Вот с этими-то немецкими ткачами и встречался теперь в кабачках Нисан. На своем старомодном немецком, выученном им по комментариям Мендельсона на Тору и книгам немецких философов, он говорил с новоприбывшими мастерами из Германии, призывал их к революционной работе, просвещал и учил. Их языки были мало похожи — книжный немецкий Нисана с еврейским акцентом и гортанная простонародная речь пьющих пиво и дымящих сигарами ткачей. И все-таки они понимали друг друга.
— Конечно, да, конечно, — кивали головами русоволосые немцы, соглашаясь с убедительными речами Нисана и вливая в себя остатки пива.

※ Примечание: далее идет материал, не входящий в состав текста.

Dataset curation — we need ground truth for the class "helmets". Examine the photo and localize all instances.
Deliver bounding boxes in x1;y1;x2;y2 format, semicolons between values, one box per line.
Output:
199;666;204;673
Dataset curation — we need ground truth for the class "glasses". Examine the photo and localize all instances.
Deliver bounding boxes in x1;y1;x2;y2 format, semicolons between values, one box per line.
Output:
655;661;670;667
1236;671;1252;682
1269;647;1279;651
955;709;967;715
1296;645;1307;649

Как и его бывший товарищ по хедеру Симха-Меер Ашкенази, Нисан предпочитал ручным ткацким станкам паровые машины. Он знал, что у ручных станков нет будущего, что машины их обязательно вытеснят. И вместе с ними будут вытеснены работающие на них ткачи. Они лишатся работы и деклассируются. Правда, он жил в Балуте именно среди таких ткачей. Он просвещал их и настраивал против хозяев. Но он не обманывал себя. Он видел, что рост недовольства среди балутских рабочих — это не классовая борьба пролетариата и буржуазии, а домашняя ссора нищих и бедняков. Он знал, что работающие на ручных станках ткачи по большей части не постоянные рабочие, что каждый из них только и ждет, как бы выбиться из низов и самому стать хозяйчиком, подрядчиком. Видел он и то, как горька жизнь мелких подрядчиков, как их давят купцы и заказчики. Он хорошо знал Балут, он помнил его еще по тем временам, когда сам был сезонным рабочим. И он не слишком в него верил. Настоящие пролетарии трудились на паровых машинах. Евреи на таких предприятиях не работали. Глядя по утрам, как рабочие тысячами спешат на фабрики, неся пакеты с едой, мчась на работу по зову гулких фабричных гудков, он видел, как идут солдаты свободы и народной борьбы, кадры революции, которая непременно свершится согласно железным законам марксизма. И пусть до поры до времени растут фабрики, пусть строят свои предприятия фабриканты, пусть они пухнут и богатеют, но будущее принадлежит тем, кто устало торопится по утрам на работу. Для них и копят капитал хозяева, собирают его, чтобы, созрев и налившись, он лопнул как прыщ и все блага перешли к трудящимся.